+++ RECORDS SHOWN

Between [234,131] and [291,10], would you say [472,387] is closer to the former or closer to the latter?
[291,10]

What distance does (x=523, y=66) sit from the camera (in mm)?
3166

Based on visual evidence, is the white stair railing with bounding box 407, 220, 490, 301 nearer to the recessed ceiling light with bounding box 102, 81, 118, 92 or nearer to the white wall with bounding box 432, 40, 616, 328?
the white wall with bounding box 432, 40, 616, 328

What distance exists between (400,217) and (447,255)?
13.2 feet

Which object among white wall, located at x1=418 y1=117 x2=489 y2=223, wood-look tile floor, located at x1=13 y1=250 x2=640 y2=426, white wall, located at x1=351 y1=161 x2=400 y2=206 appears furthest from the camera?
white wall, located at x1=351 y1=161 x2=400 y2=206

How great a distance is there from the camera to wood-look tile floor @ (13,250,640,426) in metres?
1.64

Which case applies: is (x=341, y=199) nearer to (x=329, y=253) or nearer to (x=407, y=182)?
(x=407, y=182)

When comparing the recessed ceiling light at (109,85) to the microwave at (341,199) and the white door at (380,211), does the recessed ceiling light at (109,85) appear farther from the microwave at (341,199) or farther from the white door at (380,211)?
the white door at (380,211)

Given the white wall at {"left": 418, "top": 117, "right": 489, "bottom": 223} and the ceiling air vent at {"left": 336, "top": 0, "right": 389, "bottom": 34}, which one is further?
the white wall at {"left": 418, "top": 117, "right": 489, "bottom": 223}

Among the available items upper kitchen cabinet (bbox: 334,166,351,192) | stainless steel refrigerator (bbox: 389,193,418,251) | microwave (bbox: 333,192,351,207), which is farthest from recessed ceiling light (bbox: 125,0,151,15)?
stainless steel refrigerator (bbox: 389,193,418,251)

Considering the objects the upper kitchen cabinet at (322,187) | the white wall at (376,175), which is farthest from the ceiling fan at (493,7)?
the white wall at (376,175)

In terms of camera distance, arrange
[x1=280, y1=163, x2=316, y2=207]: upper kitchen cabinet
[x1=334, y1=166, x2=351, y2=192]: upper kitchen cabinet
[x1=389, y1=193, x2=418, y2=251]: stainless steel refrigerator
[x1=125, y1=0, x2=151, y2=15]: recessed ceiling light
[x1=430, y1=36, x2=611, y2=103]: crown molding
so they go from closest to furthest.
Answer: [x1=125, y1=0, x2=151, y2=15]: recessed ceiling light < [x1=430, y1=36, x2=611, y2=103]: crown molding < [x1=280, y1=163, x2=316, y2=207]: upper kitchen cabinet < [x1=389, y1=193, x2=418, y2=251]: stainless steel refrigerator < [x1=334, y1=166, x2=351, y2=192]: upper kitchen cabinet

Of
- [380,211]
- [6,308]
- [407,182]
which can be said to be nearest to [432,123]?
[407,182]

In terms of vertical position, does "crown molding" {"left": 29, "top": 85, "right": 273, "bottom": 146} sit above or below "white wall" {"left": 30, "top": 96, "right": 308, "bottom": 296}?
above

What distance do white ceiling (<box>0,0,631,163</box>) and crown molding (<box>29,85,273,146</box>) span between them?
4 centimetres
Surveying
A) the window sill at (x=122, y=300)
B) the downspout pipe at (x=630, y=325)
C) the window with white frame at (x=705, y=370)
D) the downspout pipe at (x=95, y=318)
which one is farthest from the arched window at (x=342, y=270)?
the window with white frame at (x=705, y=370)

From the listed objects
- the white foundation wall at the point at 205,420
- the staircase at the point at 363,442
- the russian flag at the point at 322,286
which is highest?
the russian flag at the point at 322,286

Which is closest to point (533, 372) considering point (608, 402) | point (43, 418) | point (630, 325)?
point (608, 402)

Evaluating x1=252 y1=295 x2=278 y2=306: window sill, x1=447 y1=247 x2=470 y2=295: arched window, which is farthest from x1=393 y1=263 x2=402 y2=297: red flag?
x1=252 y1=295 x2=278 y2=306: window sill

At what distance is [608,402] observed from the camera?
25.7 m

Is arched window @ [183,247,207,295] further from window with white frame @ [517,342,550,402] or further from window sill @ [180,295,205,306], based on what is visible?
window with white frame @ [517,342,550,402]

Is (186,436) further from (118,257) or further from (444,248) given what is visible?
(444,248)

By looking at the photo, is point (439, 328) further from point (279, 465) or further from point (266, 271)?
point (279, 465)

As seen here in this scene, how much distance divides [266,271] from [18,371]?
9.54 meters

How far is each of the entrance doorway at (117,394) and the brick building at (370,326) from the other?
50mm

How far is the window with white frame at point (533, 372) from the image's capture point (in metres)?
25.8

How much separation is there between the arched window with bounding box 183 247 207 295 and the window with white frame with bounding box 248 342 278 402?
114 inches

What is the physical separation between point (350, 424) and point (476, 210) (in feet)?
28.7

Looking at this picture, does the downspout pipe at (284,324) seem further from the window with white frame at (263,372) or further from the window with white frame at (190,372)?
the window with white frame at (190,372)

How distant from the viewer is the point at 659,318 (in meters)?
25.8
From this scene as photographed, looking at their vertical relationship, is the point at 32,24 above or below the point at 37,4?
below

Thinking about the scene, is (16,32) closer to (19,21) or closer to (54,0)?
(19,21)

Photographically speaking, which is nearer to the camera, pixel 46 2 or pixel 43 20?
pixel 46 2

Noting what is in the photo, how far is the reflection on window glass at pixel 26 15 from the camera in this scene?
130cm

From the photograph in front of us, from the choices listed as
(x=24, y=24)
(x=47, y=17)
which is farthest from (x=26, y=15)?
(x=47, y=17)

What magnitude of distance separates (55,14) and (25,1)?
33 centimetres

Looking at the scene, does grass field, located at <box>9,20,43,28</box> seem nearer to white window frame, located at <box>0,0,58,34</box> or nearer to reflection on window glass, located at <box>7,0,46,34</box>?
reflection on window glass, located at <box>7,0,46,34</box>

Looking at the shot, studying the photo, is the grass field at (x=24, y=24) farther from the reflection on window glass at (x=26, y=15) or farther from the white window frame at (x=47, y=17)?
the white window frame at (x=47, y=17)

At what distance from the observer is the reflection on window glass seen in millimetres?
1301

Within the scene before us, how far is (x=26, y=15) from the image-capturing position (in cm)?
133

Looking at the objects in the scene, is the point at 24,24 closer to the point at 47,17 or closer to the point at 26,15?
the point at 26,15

++++++

STATED GOAL: Copy out the records beginning with the line containing "At what distance is" and continuing through the line containing "9.54 meters", reproducing each line precisely.

EXPECTED ANSWER:
At what distance is [608,402] observed from the camera?
25.7 m

Is arched window @ [183,247,207,295] further from window with white frame @ [517,342,550,402] or further from window sill @ [180,295,205,306], based on what is visible?
window with white frame @ [517,342,550,402]

Is (186,436) further from (118,257) or further from (444,248) given what is visible?
(444,248)

By looking at the photo, is point (439, 328) further from point (279, 465) or further from point (266, 271)?
point (279, 465)

As seen here in this scene, how much distance divides [266,271] from [18,371]?
9.54 meters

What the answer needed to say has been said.